*** Records provided

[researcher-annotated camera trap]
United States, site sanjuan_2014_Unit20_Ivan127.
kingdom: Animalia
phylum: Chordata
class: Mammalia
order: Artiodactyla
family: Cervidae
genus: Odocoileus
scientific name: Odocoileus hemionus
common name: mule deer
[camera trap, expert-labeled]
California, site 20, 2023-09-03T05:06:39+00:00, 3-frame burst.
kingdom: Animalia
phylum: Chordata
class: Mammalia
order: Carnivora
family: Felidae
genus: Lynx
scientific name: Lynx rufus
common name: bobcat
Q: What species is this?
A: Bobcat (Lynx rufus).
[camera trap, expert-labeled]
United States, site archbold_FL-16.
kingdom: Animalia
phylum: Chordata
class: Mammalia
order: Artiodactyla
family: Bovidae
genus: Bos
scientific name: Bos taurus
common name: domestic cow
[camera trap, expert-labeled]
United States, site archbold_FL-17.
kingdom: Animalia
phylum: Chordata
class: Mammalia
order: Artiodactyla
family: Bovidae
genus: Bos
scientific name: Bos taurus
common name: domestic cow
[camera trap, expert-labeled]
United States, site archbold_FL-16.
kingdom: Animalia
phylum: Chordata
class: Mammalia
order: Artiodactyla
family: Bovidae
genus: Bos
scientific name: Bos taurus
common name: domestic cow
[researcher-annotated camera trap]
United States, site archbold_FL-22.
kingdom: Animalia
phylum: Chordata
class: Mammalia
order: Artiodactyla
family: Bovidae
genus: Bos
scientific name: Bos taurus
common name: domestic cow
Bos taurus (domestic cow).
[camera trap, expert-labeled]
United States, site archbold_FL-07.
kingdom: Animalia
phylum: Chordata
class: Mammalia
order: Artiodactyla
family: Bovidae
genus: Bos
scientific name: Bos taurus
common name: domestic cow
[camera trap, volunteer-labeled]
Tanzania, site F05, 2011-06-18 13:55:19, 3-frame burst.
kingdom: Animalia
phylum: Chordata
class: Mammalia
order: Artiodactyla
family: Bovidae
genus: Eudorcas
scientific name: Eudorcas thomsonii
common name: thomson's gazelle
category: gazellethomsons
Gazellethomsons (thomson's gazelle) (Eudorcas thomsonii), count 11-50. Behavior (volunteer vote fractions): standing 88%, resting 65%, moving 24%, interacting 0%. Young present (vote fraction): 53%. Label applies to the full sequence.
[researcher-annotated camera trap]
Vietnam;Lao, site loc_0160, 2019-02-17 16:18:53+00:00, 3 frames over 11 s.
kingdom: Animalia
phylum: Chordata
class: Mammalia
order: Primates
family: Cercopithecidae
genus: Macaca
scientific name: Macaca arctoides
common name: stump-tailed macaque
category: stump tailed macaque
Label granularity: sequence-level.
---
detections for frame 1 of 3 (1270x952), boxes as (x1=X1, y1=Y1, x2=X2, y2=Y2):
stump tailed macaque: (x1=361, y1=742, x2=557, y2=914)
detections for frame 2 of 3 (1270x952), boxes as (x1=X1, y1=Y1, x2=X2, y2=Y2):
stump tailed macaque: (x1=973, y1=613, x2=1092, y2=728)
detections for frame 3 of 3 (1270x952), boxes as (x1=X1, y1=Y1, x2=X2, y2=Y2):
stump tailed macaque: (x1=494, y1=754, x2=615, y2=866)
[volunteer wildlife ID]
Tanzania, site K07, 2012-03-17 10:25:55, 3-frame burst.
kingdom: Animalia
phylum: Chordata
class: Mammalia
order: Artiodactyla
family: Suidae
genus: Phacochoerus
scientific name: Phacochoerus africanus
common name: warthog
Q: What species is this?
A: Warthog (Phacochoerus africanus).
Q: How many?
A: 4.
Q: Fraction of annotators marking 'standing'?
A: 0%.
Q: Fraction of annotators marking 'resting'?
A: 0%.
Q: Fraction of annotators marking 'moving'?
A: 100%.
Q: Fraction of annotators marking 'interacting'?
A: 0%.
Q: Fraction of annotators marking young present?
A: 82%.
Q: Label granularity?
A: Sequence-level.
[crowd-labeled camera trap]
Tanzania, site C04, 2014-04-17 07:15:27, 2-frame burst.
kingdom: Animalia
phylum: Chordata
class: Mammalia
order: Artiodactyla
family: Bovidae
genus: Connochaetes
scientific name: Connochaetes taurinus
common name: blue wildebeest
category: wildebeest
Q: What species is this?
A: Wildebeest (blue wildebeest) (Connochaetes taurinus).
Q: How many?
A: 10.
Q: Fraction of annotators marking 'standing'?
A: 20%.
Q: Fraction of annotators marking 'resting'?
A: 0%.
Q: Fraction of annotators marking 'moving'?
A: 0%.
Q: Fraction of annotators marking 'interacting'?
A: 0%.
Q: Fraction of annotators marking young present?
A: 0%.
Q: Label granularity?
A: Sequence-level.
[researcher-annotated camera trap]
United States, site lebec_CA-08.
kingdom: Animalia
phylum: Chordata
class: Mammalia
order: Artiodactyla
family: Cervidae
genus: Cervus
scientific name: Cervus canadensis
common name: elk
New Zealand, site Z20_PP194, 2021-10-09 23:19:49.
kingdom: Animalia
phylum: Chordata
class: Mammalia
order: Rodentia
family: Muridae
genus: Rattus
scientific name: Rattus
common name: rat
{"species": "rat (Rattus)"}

******

_Task goal_.
Copy each line containing the word "burst" from the data.

_Answer space_.
California, site 20, 2023-09-03T05:06:39+00:00, 3-frame burst.
Tanzania, site F05, 2011-06-18 13:55:19, 3-frame burst.
Tanzania, site K07, 2012-03-17 10:25:55, 3-frame burst.
Tanzania, site C04, 2014-04-17 07:15:27, 2-frame burst.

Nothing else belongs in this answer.